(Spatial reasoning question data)
--- begin ---

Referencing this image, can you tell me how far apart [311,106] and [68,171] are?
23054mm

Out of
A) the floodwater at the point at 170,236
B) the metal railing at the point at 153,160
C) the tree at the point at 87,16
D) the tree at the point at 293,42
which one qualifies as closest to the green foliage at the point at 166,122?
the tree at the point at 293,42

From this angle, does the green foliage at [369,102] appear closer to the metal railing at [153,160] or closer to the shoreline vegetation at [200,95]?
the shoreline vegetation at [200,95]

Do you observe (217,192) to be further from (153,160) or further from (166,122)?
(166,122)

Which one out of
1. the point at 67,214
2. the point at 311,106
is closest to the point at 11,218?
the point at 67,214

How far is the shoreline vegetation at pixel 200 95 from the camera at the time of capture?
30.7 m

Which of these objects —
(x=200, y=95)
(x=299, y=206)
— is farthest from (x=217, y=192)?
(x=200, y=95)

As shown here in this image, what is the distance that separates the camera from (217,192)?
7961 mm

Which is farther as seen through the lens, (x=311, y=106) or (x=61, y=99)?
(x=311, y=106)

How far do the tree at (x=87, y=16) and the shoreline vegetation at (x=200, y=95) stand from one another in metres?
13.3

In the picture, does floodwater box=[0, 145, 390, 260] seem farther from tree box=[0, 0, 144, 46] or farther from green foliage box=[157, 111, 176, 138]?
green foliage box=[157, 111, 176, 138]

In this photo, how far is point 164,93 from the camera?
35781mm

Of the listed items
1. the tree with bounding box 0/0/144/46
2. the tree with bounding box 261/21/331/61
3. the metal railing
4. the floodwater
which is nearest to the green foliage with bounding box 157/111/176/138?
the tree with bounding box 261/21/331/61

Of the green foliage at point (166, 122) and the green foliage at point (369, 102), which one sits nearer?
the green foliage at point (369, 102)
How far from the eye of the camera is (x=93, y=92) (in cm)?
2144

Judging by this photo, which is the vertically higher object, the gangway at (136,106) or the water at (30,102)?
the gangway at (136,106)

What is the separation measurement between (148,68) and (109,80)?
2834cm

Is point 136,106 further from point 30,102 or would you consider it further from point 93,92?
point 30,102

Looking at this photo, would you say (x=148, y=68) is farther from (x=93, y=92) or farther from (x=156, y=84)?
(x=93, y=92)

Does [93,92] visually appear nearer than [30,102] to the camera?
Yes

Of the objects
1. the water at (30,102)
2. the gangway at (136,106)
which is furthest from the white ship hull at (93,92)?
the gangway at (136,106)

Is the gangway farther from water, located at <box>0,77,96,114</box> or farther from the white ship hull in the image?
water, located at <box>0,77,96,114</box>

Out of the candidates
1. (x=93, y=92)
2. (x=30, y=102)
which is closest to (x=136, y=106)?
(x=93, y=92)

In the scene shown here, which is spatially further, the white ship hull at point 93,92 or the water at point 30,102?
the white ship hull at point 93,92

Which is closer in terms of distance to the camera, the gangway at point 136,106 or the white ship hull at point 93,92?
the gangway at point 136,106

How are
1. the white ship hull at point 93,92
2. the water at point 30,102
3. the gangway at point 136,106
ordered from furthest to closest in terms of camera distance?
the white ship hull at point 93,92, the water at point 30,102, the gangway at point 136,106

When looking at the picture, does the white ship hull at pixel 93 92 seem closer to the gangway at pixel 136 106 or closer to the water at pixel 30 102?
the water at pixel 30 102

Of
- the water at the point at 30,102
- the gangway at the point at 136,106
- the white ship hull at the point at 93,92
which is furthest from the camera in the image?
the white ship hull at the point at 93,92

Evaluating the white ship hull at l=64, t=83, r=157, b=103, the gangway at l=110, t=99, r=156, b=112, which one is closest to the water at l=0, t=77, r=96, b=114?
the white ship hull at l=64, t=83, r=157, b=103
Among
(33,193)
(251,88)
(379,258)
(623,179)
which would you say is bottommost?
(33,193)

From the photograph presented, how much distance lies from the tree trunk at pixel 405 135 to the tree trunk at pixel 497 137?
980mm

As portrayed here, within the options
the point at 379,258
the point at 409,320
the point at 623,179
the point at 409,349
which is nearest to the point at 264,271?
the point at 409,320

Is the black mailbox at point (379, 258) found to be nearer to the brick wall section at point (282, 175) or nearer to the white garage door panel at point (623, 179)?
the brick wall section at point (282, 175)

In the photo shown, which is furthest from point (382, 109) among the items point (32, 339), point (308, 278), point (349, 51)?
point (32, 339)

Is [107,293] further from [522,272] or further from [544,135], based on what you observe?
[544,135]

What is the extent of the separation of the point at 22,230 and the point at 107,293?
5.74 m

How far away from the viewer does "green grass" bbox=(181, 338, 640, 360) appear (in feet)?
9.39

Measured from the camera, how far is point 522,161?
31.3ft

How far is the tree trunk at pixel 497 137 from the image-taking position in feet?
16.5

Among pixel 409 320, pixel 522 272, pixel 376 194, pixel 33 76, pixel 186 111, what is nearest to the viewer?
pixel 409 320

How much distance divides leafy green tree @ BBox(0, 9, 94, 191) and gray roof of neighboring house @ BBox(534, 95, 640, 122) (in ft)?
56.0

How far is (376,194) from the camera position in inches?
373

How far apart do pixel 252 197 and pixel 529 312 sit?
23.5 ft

--- end ---

### [What to do]
Return the material in full, exactly as shown.

### [Written reply]
Referencing this image, can you tell me how far apart [311,106] and [68,171] are?
23054mm

Out of
A) the floodwater at the point at 170,236
B) the metal railing at the point at 153,160
C) the tree at the point at 87,16
D) the tree at the point at 293,42
which one qualifies as closest to the green foliage at the point at 166,122?
the tree at the point at 293,42

From this angle, does the green foliage at [369,102] appear closer to the metal railing at [153,160] or closer to the shoreline vegetation at [200,95]?
the shoreline vegetation at [200,95]

Do you observe (217,192) to be further from (153,160) or further from (166,122)?
(166,122)

Which one out of
1. the point at 67,214
2. the point at 311,106
is closest to the point at 11,218?
the point at 67,214

How far is the shoreline vegetation at pixel 200 95 from the camera at the time of capture?
30.7 m

Which of these objects —
(x=200, y=95)
(x=299, y=206)
— is farthest from (x=217, y=192)?
(x=200, y=95)

As shown here in this image, what is the distance that separates the camera from (217,192)?
7961 mm

Which is farther as seen through the lens, (x=311, y=106) or (x=61, y=99)?
(x=311, y=106)

How far do the tree at (x=87, y=16) and the shoreline vegetation at (x=200, y=95) stand from one another in metres?
13.3

In the picture, does floodwater box=[0, 145, 390, 260] seem farther from tree box=[0, 0, 144, 46] or farther from green foliage box=[157, 111, 176, 138]?
green foliage box=[157, 111, 176, 138]

In this photo, how far is point 164,93 from the camera?
35781mm

Of the listed items
1. the tree with bounding box 0/0/144/46
2. the tree with bounding box 261/21/331/61
3. the metal railing
4. the floodwater
which is nearest to the green foliage with bounding box 157/111/176/138?
the tree with bounding box 261/21/331/61

Of the green foliage at point (166, 122) and the green foliage at point (369, 102), which one sits nearer?
the green foliage at point (369, 102)
How far from the eye of the camera is (x=93, y=92) (in cm)?
2144

Judging by this photo, which is the vertically higher object, the gangway at (136,106) or the water at (30,102)?
the gangway at (136,106)

What is the separation measurement between (148,68) and (109,80)?
2834cm

Is point 136,106 further from point 30,102 or would you consider it further from point 93,92?
point 30,102

Looking at this photo, would you say (x=148, y=68) is farther from (x=93, y=92) or farther from (x=156, y=84)?
(x=93, y=92)

Does [93,92] visually appear nearer than [30,102] to the camera?
Yes

Of the objects
1. the water at (30,102)
2. the gangway at (136,106)
which is furthest from the white ship hull at (93,92)?
the gangway at (136,106)

Is the gangway farther from water, located at <box>0,77,96,114</box> or farther from the white ship hull in the image?
water, located at <box>0,77,96,114</box>

Out of the candidates
1. (x=93, y=92)
2. (x=30, y=102)
which is closest to (x=136, y=106)?
(x=93, y=92)

In the scene shown here, which is spatially further, the white ship hull at point 93,92 or the water at point 30,102?
the white ship hull at point 93,92

Which is closer in terms of distance to the camera, the gangway at point 136,106 or the white ship hull at point 93,92?
the gangway at point 136,106

How are
1. the white ship hull at point 93,92
2. the water at point 30,102
3. the gangway at point 136,106
ordered from furthest to closest in terms of camera distance?
the white ship hull at point 93,92, the water at point 30,102, the gangway at point 136,106

When looking at the picture, does the white ship hull at pixel 93 92 seem closer to the gangway at pixel 136 106 or closer to the water at pixel 30 102?
the water at pixel 30 102

Of
- the water at the point at 30,102
- the gangway at the point at 136,106
- the white ship hull at the point at 93,92
which is furthest from the camera in the image?
the white ship hull at the point at 93,92

Evaluating the white ship hull at l=64, t=83, r=157, b=103, the gangway at l=110, t=99, r=156, b=112, which one is closest to the water at l=0, t=77, r=96, b=114?
the white ship hull at l=64, t=83, r=157, b=103
Among
(33,193)
(251,88)
(379,258)
(623,179)
which would you say is bottommost?
(33,193)

From the photograph presented, how much distance lies from the tree trunk at pixel 405 135 to the tree trunk at pixel 497 137?
980mm

As portrayed here, within the options
the point at 379,258
the point at 409,320
the point at 623,179
the point at 409,349
which is nearest to the point at 264,271?
the point at 409,320

Is the black mailbox at point (379, 258) found to be nearer to the brick wall section at point (282, 175) or nearer to the white garage door panel at point (623, 179)?
the brick wall section at point (282, 175)

In the photo shown, which is furthest from point (382, 109) among the items point (32, 339), point (308, 278), point (349, 51)?
point (32, 339)

Is [107,293] further from [522,272] or further from [544,135], based on what you observe?
[544,135]

What is the extent of the separation of the point at 22,230 and the point at 107,293?
5.74 m

How far away from the viewer does "green grass" bbox=(181, 338, 640, 360) appear (in feet)?
9.39

Measured from the camera, how far is point 522,161?
31.3ft

How far is the tree trunk at pixel 497 137 from the image-taking position in feet?
16.5

Among pixel 409 320, pixel 522 272, pixel 376 194, pixel 33 76, pixel 186 111, what is nearest to the viewer?
pixel 409 320

How much distance divides leafy green tree @ BBox(0, 9, 94, 191) and gray roof of neighboring house @ BBox(534, 95, 640, 122) (in ft)?
56.0

How far is (376,194) from the camera position in inches?
373

How far apart do pixel 252 197 and pixel 529 312 sit?
23.5 ft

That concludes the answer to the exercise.